AN OUTLINE OF THE BOOK
THE THEORY OF THE NEW COMMONWEALTH MODEL
Part I sets out the "theory" of the New Commonwealth Model, whereas Part II sets out the "practice," namely, the way the model operates in some key jurisdictions that recently adopted bills of rights, including Canada (1982), New Zealand (1990), the United Kingdom (1998) and some Australian states (2004, 2006). Part I is an outline of the essential features of the model as Gardbaum defines it, a normative argument in defense of these features, and an exploration of how an ideal model ought to work.

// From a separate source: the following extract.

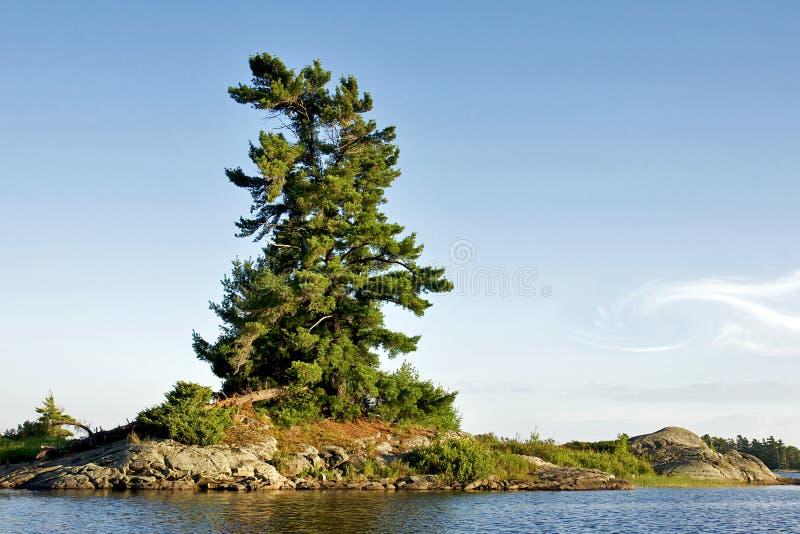杉木空白被风吹扫 图库摄影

So what are these features? The model essentially has four of them (pp. 25ff, see also 37-46, 77-94). The first characteristic is a codified bill of constitutional rights. This bill can be in a written constitution or in statutory form provided they have "some form of higher law status" (pp. 35-36). For example, while the Canadian Charter of Rights and Freedoms is a part of the entrenched Canadian constitution, the UK Human Rights Act 1998 (HRA), New Zealand Bill of Rights Act 1990 (NZBORA), and the Victorian Charter are all legislation passed through ordinary channels and (unlike the entrenched Canadian Charter) repealable under the ordinary legislative process. Even so, the perception in the UK is that the HRA is a "constitutional statute," (6) and one can suppose the same for the NZBORA. This means that these statutes have a more hallowed status than ordinary law, making them politically harder to amend or repeal, and possibly giving them special legal status that would allow them to prevail over conflicting statutes under certain circumstances.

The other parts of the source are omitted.